Copy out exactly the lines from the one containing "If we compare" to the last line of the records below, both included, and leave out any pictures.

## Start

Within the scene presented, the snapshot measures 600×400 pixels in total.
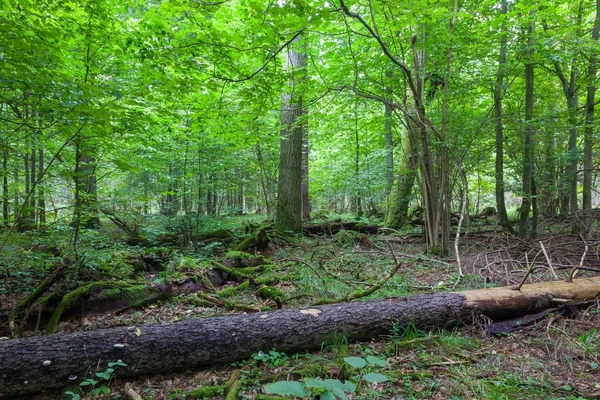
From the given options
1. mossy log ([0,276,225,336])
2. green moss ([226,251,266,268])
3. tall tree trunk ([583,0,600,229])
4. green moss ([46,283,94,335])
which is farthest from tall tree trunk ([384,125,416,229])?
green moss ([46,283,94,335])

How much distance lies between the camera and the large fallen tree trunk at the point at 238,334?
2.44m

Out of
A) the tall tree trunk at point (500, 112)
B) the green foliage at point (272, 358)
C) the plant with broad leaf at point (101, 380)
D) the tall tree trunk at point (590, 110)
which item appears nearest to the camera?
the plant with broad leaf at point (101, 380)

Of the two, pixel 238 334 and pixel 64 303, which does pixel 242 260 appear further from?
pixel 238 334

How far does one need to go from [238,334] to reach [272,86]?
13.0 feet

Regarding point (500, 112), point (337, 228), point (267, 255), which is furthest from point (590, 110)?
point (267, 255)

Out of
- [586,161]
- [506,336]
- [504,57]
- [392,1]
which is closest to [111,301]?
[506,336]

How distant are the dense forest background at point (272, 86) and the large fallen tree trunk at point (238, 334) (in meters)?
1.78

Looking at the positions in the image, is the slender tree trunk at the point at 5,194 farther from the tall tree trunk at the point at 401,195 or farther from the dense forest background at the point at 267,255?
the tall tree trunk at the point at 401,195

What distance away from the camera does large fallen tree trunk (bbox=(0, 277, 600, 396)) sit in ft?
7.99

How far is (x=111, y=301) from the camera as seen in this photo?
399 cm

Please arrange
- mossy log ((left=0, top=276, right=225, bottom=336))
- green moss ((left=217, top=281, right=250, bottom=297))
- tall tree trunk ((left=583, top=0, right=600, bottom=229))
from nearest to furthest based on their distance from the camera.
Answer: mossy log ((left=0, top=276, right=225, bottom=336)), green moss ((left=217, top=281, right=250, bottom=297)), tall tree trunk ((left=583, top=0, right=600, bottom=229))

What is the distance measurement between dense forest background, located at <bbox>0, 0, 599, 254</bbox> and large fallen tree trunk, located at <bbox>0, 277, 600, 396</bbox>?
1781 millimetres

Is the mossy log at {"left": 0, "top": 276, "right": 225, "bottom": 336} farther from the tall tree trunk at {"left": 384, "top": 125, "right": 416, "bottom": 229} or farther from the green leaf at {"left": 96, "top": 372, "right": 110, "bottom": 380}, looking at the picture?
the tall tree trunk at {"left": 384, "top": 125, "right": 416, "bottom": 229}

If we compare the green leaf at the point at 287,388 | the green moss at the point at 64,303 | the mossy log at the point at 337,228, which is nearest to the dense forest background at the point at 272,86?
the mossy log at the point at 337,228
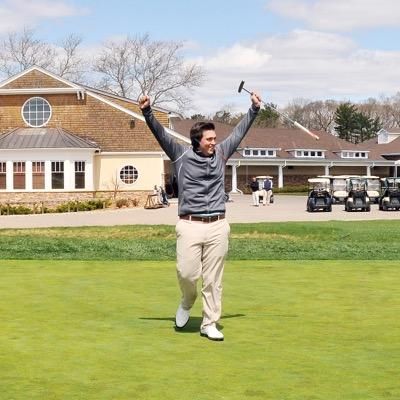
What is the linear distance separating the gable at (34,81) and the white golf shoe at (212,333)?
4591cm

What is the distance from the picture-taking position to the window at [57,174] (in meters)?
49.8

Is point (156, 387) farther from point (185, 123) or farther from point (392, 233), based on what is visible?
point (185, 123)

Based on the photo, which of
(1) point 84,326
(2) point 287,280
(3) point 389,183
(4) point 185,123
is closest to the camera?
(1) point 84,326

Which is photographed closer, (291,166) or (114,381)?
(114,381)

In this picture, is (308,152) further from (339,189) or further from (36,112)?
(36,112)

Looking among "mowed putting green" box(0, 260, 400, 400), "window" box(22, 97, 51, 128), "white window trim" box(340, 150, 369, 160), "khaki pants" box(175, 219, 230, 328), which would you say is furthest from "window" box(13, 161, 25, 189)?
"khaki pants" box(175, 219, 230, 328)

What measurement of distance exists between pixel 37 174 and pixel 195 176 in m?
43.5

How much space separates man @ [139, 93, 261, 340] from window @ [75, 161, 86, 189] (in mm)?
43196

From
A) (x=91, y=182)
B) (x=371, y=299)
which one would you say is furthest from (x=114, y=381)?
(x=91, y=182)

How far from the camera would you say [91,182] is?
5059 cm

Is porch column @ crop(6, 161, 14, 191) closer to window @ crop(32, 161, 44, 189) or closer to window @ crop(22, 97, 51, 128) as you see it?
window @ crop(32, 161, 44, 189)

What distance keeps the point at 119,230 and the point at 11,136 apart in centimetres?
2668

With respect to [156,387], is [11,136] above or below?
above

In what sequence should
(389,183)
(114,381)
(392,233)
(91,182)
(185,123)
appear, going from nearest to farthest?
1. (114,381)
2. (392,233)
3. (389,183)
4. (91,182)
5. (185,123)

## End

■ **Final answer**
If we compare the green leaf at the point at 287,388 | the green moss at the point at 64,303 | the mossy log at the point at 337,228, which is nearest to the dense forest background at the point at 272,86?
the mossy log at the point at 337,228
What is the linear distance separating the gable at (34,81) and the white golf shoe at (212,333)?
4591cm

What is the distance from the picture-taking position to the window at [57,174] (in meters)?
49.8

Is point (156, 387) farther from point (185, 123) or farther from point (392, 233), based on what is visible?
point (185, 123)

Based on the photo, which of
(1) point 84,326
(2) point 287,280
(3) point 389,183
(4) point 185,123
is closest to the camera?
(1) point 84,326

Which is photographed closer, (291,166) or (114,381)?
(114,381)

In this picture, is (308,152) further from (339,189) or further from (36,112)?
(36,112)

Looking among "mowed putting green" box(0, 260, 400, 400), "window" box(22, 97, 51, 128), "white window trim" box(340, 150, 369, 160), "khaki pants" box(175, 219, 230, 328), which would you say is furthest from "window" box(13, 161, 25, 189)?
"khaki pants" box(175, 219, 230, 328)

What measurement of distance exists between pixel 37 174 and pixel 195 176 in m?
43.5

How much space separates man @ [139, 93, 261, 340] from window @ [75, 161, 86, 189] (in mm)?
43196

From
A) (x=91, y=182)
B) (x=371, y=299)
which one would you say is furthest from (x=114, y=381)?
(x=91, y=182)

How far from the camera would you say [91,182] is?
5059 cm

Is porch column @ crop(6, 161, 14, 191) closer to window @ crop(32, 161, 44, 189) or closer to window @ crop(22, 97, 51, 128) as you see it?
window @ crop(32, 161, 44, 189)

What distance keeps the point at 119,230 and the point at 11,136 apart in centimetres?
2668

With respect to [156,387], is [11,136] above or below?
above

In what sequence should
(389,183)
(114,381)
(392,233)
(91,182)
(185,123)
appear, going from nearest to farthest?
1. (114,381)
2. (392,233)
3. (389,183)
4. (91,182)
5. (185,123)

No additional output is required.